**WHAT IS REQUIRED**
All entries should be output exactly as they stand.
BEGIN DATA EXCERPTS
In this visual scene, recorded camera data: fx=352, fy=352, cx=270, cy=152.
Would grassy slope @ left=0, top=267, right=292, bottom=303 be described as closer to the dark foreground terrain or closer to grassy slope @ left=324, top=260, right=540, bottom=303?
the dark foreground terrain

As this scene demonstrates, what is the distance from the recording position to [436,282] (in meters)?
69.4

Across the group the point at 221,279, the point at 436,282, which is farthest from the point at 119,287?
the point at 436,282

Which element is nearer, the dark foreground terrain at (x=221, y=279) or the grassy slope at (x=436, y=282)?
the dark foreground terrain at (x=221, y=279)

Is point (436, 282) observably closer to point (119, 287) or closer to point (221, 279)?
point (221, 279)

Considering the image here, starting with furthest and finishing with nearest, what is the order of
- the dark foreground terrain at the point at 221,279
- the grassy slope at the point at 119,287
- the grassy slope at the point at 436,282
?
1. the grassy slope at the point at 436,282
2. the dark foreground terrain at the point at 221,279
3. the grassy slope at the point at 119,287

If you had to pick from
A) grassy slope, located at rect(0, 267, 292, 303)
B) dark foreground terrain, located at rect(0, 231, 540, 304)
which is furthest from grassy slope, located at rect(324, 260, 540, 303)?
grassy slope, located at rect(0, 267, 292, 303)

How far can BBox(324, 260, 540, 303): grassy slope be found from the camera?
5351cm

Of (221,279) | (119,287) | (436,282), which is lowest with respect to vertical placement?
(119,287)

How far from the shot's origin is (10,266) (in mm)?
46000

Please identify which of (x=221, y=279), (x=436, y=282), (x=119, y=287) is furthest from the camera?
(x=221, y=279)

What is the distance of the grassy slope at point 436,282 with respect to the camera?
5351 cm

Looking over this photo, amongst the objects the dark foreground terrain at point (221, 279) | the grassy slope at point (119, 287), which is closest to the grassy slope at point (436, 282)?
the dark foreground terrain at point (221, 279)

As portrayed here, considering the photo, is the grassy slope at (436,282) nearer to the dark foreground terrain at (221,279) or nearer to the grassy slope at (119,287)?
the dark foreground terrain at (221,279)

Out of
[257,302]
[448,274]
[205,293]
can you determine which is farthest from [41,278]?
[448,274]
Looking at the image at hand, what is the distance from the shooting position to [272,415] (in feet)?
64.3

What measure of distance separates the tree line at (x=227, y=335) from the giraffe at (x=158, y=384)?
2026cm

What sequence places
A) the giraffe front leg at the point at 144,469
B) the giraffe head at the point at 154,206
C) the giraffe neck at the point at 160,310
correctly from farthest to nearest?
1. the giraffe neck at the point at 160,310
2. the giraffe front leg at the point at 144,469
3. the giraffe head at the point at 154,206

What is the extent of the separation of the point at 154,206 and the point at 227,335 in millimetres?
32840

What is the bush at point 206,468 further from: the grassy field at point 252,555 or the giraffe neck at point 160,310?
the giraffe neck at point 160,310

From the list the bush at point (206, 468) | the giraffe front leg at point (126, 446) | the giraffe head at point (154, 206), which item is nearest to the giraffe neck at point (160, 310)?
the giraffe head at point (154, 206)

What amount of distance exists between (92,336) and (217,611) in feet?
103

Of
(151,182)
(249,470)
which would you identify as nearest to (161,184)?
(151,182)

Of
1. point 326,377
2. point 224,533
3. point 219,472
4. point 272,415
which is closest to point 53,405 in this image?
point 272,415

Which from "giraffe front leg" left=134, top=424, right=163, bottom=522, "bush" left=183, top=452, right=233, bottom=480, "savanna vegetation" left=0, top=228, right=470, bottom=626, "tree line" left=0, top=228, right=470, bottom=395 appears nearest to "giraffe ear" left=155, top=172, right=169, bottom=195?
END DATA EXCERPTS
**RESPONSE TO THIS EXERCISE**
In this visual scene, recorded camera data: fx=352, fy=352, cx=270, cy=152.
Would grassy slope @ left=0, top=267, right=292, bottom=303 be described as closer to the dark foreground terrain or closer to grassy slope @ left=324, top=260, right=540, bottom=303?
the dark foreground terrain

As this scene demonstrates, what is the distance from the recording position to [436,282] (in meters)?
69.4

Across the group the point at 221,279, the point at 436,282, which is farthest from the point at 119,287?
the point at 436,282

Which element is nearer, the dark foreground terrain at (x=221, y=279) or the grassy slope at (x=436, y=282)?
the dark foreground terrain at (x=221, y=279)

Is point (436, 282) observably closer to point (119, 287) or closer to point (221, 279)?
point (221, 279)

Considering the image here, starting with furthest and finishing with nearest, what is the order of
- the dark foreground terrain at the point at 221,279
- the grassy slope at the point at 119,287
- the grassy slope at the point at 436,282
?
1. the grassy slope at the point at 436,282
2. the dark foreground terrain at the point at 221,279
3. the grassy slope at the point at 119,287

If you had to pick from
A) grassy slope, located at rect(0, 267, 292, 303)
B) dark foreground terrain, located at rect(0, 231, 540, 304)
which is furthest from grassy slope, located at rect(324, 260, 540, 303)?
grassy slope, located at rect(0, 267, 292, 303)

How far can BBox(324, 260, 540, 303): grassy slope be found from the camera?
5351cm

Of (221,279) | (119,287) | (436,282), which is lowest with respect to vertical placement?
(119,287)

How far from the shot's origin is (10,266) (in mm)?
46000

Please identify which of (x=221, y=279), (x=436, y=282), (x=119, y=287) is furthest from the camera?
(x=221, y=279)

What is the distance of the grassy slope at point 436,282 with respect to the camera?
5351 cm

Looking over this photo, amongst the objects the dark foreground terrain at point (221, 279) | the grassy slope at point (119, 287), which is closest to the grassy slope at point (436, 282)?
the dark foreground terrain at point (221, 279)

As portrayed here, considering the photo, is the grassy slope at (436,282) nearer to the dark foreground terrain at (221,279) or nearer to the grassy slope at (119,287)?
the dark foreground terrain at (221,279)

Out of
[257,302]
[448,274]
[205,293]
can you determine which is farthest from [41,278]?
[448,274]
Looking at the image at hand, what is the distance from the shooting position to [272,415] (in feet)?
64.3

What measure of distance separates the tree line at (x=227, y=335) from the giraffe at (x=158, y=384)?
2026cm

What sequence places
A) the giraffe front leg at the point at 144,469
B) the giraffe head at the point at 154,206
C) the giraffe neck at the point at 160,310
correctly from farthest to nearest?
1. the giraffe neck at the point at 160,310
2. the giraffe front leg at the point at 144,469
3. the giraffe head at the point at 154,206

What is the extent of the separation of the point at 154,206 and the point at 227,335 in millimetres?
32840

What is the bush at point 206,468 further from: the grassy field at point 252,555 or the giraffe neck at point 160,310?
the giraffe neck at point 160,310

From the list the bush at point (206, 468) | the giraffe front leg at point (126, 446) | the giraffe head at point (154, 206), which item is nearest to the giraffe neck at point (160, 310)?
the giraffe head at point (154, 206)

What amount of distance exists between (92,336) and (217,611) in feet?
103

Of
(151,182)
(249,470)
which would you identify as nearest to (161,184)?
(151,182)

Of
1. point 326,377
2. point 224,533
3. point 219,472
4. point 272,415
which is closest to point 53,405 in this image?
point 272,415

Which from "giraffe front leg" left=134, top=424, right=163, bottom=522, "bush" left=183, top=452, right=233, bottom=480, "savanna vegetation" left=0, top=228, right=470, bottom=626, "tree line" left=0, top=228, right=470, bottom=395 appears nearest to "giraffe ear" left=155, top=172, right=169, bottom=195?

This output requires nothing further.